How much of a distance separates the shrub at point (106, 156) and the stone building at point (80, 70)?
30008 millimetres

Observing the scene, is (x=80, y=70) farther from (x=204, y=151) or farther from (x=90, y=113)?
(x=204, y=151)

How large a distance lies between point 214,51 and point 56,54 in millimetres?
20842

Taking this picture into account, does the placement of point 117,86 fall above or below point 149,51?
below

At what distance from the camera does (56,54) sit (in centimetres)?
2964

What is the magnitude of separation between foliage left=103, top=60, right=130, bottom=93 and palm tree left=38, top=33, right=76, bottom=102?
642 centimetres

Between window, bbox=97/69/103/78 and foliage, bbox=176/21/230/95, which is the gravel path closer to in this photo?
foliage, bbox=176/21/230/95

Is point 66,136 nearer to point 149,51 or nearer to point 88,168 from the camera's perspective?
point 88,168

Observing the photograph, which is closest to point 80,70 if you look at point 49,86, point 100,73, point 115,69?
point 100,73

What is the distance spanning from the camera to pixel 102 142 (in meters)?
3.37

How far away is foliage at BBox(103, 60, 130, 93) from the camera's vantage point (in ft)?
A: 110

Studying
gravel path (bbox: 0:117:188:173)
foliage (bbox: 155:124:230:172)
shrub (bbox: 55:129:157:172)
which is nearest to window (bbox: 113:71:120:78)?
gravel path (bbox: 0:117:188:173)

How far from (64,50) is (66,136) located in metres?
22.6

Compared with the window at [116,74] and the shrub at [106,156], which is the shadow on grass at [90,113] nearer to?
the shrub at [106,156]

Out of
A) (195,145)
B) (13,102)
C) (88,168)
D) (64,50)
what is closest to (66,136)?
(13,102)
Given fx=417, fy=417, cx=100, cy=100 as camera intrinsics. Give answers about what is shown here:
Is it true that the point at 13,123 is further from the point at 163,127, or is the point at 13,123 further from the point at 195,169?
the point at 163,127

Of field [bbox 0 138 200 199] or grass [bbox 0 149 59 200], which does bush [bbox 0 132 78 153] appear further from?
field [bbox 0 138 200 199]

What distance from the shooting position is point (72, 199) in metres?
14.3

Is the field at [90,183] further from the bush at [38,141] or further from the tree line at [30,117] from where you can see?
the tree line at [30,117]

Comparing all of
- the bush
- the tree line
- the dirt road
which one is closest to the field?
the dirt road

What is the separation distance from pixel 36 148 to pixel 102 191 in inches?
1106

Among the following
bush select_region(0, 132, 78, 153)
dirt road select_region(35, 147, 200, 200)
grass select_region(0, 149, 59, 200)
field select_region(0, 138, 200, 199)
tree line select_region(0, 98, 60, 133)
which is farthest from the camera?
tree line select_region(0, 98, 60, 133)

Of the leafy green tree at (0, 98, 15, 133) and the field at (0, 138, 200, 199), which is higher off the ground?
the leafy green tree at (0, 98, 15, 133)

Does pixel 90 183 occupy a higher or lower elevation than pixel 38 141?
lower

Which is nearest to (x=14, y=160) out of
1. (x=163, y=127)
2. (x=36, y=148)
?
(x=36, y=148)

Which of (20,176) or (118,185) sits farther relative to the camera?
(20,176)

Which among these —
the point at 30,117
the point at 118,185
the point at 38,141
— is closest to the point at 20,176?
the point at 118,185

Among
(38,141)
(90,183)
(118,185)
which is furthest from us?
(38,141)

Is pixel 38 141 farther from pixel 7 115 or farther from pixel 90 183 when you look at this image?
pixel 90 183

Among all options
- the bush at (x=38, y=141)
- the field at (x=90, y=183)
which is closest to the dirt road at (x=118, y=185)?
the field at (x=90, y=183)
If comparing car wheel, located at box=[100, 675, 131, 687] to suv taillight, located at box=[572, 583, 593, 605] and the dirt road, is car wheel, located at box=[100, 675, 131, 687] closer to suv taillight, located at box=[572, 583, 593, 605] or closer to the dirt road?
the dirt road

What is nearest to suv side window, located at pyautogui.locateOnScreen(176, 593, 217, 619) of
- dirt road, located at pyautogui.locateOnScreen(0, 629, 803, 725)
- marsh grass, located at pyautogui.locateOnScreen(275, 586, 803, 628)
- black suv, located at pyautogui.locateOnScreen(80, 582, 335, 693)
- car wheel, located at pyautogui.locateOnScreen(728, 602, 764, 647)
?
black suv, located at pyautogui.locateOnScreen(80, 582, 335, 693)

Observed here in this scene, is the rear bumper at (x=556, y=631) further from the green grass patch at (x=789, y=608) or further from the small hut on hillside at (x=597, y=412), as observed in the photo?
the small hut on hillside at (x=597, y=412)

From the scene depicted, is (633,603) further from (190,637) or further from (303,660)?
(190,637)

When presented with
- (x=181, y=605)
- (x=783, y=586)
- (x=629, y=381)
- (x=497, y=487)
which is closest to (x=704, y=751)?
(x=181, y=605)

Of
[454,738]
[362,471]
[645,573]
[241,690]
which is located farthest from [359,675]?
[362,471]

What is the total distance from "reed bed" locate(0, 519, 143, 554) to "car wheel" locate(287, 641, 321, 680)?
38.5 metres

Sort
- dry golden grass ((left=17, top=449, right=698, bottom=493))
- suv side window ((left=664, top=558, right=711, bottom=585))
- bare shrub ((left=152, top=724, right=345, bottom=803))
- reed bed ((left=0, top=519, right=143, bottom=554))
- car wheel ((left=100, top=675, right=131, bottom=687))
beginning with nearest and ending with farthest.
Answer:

- - - -

Exercise task:
Every line above needs to be retyped exactly.

Exercise output:
How much of a distance separates the shrub at point (106, 156) and the stone building at point (80, 70)?
30008 millimetres

Observing the scene, is (x=80, y=70) farther from (x=204, y=151) or farther from (x=90, y=113)?
(x=204, y=151)

How large a distance lies between point 214,51 and point 56,54 in millimetres?
20842

Taking this picture into account, does the placement of point 117,86 fall above or below point 149,51?
below

At what distance from the camera does (56,54) sit (in centimetres)?
2964

What is the magnitude of separation between foliage left=103, top=60, right=130, bottom=93 and palm tree left=38, top=33, right=76, bottom=102?
642 centimetres

Between window, bbox=97/69/103/78 and foliage, bbox=176/21/230/95, which is the gravel path closer to in this photo?
foliage, bbox=176/21/230/95

Is point 66,136 nearer to point 149,51 or nearer to point 88,168 from the camera's perspective?
point 88,168

Observing the photograph, which is closest to point 80,70 if you look at point 49,86, point 100,73, point 115,69?
point 100,73

What is the distance spanning from the camera to pixel 102 142 (in meters)?
3.37

How far away is foliage at BBox(103, 60, 130, 93) from the camera's vantage point (in ft)?
A: 110

Studying
gravel path (bbox: 0:117:188:173)
foliage (bbox: 155:124:230:172)
shrub (bbox: 55:129:157:172)
which is nearest to window (bbox: 113:71:120:78)?
gravel path (bbox: 0:117:188:173)

How far from (64,50) is (66,136) located in metres?
22.6

Compared with the window at [116,74] and the shrub at [106,156], which is the shadow on grass at [90,113] nearer to?
the shrub at [106,156]

Out of
A) (195,145)
B) (13,102)
C) (88,168)
D) (64,50)
what is closest to (66,136)?
(13,102)
Given fx=417, fy=417, cx=100, cy=100 as camera intrinsics. Give answers about what is shown here:
Is it true that the point at 13,123 is further from the point at 163,127, or is the point at 13,123 further from the point at 195,169?
the point at 163,127

Of field [bbox 0 138 200 199] or grass [bbox 0 149 59 200], which does bush [bbox 0 132 78 153] appear further from?
field [bbox 0 138 200 199]

What distance from the shooting position is point (72, 199) in metres?
14.3

Is the field at [90,183] further from the bush at [38,141] or further from the tree line at [30,117] from where you can see?
the tree line at [30,117]

Comparing all of
- the bush
- the tree line
- the dirt road
which one is closest to the field?
the dirt road

What is the separation distance from pixel 36 148 to pixel 102 191 in inches?
1106

Among the following
bush select_region(0, 132, 78, 153)
dirt road select_region(35, 147, 200, 200)
grass select_region(0, 149, 59, 200)
field select_region(0, 138, 200, 199)
tree line select_region(0, 98, 60, 133)
which is farthest from the camera?
tree line select_region(0, 98, 60, 133)

Of the leafy green tree at (0, 98, 15, 133) and the field at (0, 138, 200, 199), which is higher off the ground?
the leafy green tree at (0, 98, 15, 133)

Does pixel 90 183 occupy a higher or lower elevation than pixel 38 141?
lower

Which is nearest to (x=14, y=160) out of
1. (x=163, y=127)
2. (x=36, y=148)
?
(x=36, y=148)

Which of (20,176) or (118,185) sits farther relative to the camera?
(20,176)

Which among these —
the point at 30,117
the point at 118,185
the point at 38,141
— is closest to the point at 20,176?
the point at 118,185

Among
(38,141)
(90,183)
(118,185)
which is furthest from us?
(38,141)

Is pixel 38 141 farther from pixel 7 115 or farther from pixel 90 183 when you look at this image?
pixel 90 183

Among all options
- the bush at (x=38, y=141)
- the field at (x=90, y=183)
which is closest to the dirt road at (x=118, y=185)?
the field at (x=90, y=183)
If comparing car wheel, located at box=[100, 675, 131, 687] to suv taillight, located at box=[572, 583, 593, 605] and the dirt road, is car wheel, located at box=[100, 675, 131, 687] closer to suv taillight, located at box=[572, 583, 593, 605] or closer to the dirt road?
the dirt road

What is nearest to suv side window, located at pyautogui.locateOnScreen(176, 593, 217, 619) of
- dirt road, located at pyautogui.locateOnScreen(0, 629, 803, 725)
- marsh grass, located at pyautogui.locateOnScreen(275, 586, 803, 628)
- black suv, located at pyautogui.locateOnScreen(80, 582, 335, 693)
- car wheel, located at pyautogui.locateOnScreen(728, 602, 764, 647)
?
black suv, located at pyautogui.locateOnScreen(80, 582, 335, 693)

Observed here in this scene, is the rear bumper at (x=556, y=631) further from the green grass patch at (x=789, y=608) or further from the small hut on hillside at (x=597, y=412), as observed in the photo?
the small hut on hillside at (x=597, y=412)

From the scene depicted, is (633,603) further from (190,637) or further from (303,660)?
(190,637)

When presented with
- (x=181, y=605)
- (x=783, y=586)
- (x=629, y=381)
- (x=497, y=487)
which is closest to (x=704, y=751)?
(x=181, y=605)

Of
[454,738]
[362,471]
[645,573]
[241,690]
which is located farthest from [359,675]?
[362,471]

What is the total distance from "reed bed" locate(0, 519, 143, 554) to "car wheel" locate(287, 641, 321, 680)?
38.5 metres

Sort
- dry golden grass ((left=17, top=449, right=698, bottom=493))
- suv side window ((left=664, top=558, right=711, bottom=585))
- bare shrub ((left=152, top=724, right=345, bottom=803))
- reed bed ((left=0, top=519, right=143, bottom=554))
- car wheel ((left=100, top=675, right=131, bottom=687))
beginning with nearest and ending with farthest.
Answer:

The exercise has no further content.